-- Begin --

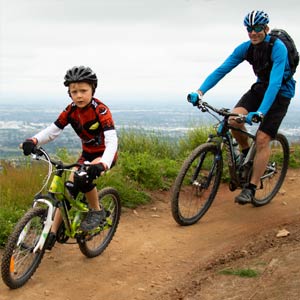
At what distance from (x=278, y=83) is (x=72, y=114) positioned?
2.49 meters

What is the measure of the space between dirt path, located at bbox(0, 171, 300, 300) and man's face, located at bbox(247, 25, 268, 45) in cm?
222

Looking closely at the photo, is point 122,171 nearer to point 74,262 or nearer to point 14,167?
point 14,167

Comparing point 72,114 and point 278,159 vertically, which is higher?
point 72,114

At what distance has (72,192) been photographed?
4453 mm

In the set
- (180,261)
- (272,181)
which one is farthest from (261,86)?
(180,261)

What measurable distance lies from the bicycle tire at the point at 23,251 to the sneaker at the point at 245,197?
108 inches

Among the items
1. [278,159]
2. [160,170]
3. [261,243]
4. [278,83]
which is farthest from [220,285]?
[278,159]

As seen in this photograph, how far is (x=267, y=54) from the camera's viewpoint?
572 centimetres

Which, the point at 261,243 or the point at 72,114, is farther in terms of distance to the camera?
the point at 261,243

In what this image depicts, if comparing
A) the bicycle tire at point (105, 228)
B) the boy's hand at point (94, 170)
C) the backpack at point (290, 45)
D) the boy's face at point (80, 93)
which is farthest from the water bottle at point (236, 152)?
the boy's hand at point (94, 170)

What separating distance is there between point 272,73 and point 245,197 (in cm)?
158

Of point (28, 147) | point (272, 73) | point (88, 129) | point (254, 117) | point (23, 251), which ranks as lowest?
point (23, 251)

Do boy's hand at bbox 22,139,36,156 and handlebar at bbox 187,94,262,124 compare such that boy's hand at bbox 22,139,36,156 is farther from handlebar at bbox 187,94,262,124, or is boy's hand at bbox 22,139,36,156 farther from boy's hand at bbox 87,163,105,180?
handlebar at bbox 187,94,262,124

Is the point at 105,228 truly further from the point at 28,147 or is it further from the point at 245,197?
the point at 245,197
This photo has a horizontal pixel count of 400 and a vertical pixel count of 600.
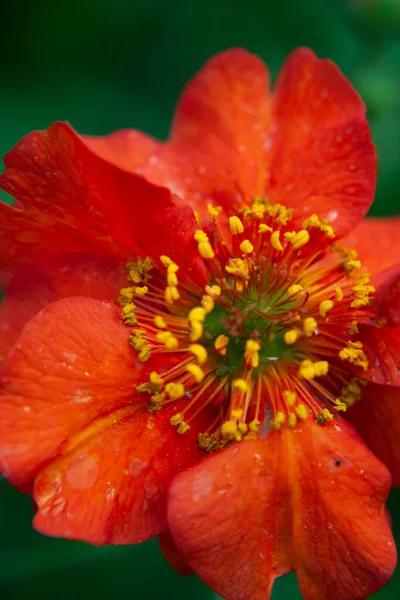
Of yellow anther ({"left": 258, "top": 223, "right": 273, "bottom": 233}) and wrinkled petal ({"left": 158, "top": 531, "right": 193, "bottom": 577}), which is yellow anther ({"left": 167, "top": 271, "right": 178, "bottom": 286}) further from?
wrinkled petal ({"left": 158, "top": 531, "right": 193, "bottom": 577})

-- End --
-- Begin --

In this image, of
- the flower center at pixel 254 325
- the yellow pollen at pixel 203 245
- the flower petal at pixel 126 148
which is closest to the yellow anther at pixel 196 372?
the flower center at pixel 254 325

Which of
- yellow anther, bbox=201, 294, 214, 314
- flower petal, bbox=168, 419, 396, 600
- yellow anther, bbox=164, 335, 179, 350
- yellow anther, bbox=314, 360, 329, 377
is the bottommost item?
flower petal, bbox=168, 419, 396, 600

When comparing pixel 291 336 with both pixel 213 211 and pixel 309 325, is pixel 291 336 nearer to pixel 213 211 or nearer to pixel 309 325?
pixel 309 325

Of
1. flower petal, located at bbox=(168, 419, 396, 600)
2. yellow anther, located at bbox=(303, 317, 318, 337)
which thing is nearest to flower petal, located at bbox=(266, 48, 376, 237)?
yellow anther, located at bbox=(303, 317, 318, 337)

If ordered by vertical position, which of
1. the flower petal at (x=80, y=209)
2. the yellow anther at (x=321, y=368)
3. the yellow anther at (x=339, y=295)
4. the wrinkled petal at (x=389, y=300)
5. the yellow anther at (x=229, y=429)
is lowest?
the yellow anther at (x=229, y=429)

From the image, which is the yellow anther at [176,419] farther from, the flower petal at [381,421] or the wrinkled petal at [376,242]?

-- End --

> **Aim of the exercise**
Rewrite the material from the line containing "In this image, of" to the line containing "From the image, which" as a Markdown table with the columns Row and Line, one line per row, with blank lines omitted.

> **Expected output**
| Row | Line |
|---|---|
| 1 | In this image, of |
| 2 | - the flower center at pixel 254 325 |
| 3 | - the yellow pollen at pixel 203 245 |
| 4 | - the flower petal at pixel 126 148 |
| 5 | which is closest to the yellow anther at pixel 196 372? |
| 6 | the flower center at pixel 254 325 |
| 7 | Which of |
| 8 | - yellow anther, bbox=201, 294, 214, 314 |
| 9 | - flower petal, bbox=168, 419, 396, 600 |
| 10 | - yellow anther, bbox=164, 335, 179, 350 |
| 11 | - yellow anther, bbox=314, 360, 329, 377 |
| 12 | is the bottommost item? |
| 13 | flower petal, bbox=168, 419, 396, 600 |
| 14 | When comparing pixel 291 336 with both pixel 213 211 and pixel 309 325, is pixel 291 336 nearer to pixel 213 211 or nearer to pixel 309 325? |
| 15 | pixel 309 325 |
| 16 | Of |
| 17 | 1. flower petal, located at bbox=(168, 419, 396, 600) |
| 18 | 2. yellow anther, located at bbox=(303, 317, 318, 337) |
| 19 | which thing is nearest to flower petal, located at bbox=(266, 48, 376, 237)? |
| 20 | yellow anther, located at bbox=(303, 317, 318, 337) |
| 21 | If ordered by vertical position, which of |
| 22 | 1. the flower petal at (x=80, y=209) |
| 23 | 2. the yellow anther at (x=321, y=368) |
| 24 | 3. the yellow anther at (x=339, y=295) |
| 25 | 4. the wrinkled petal at (x=389, y=300) |
| 26 | 5. the yellow anther at (x=229, y=429) |
| 27 | is lowest? |
| 28 | the yellow anther at (x=229, y=429) |
| 29 | From the image, which is the yellow anther at [176,419] farther from, the flower petal at [381,421] or the wrinkled petal at [376,242]? |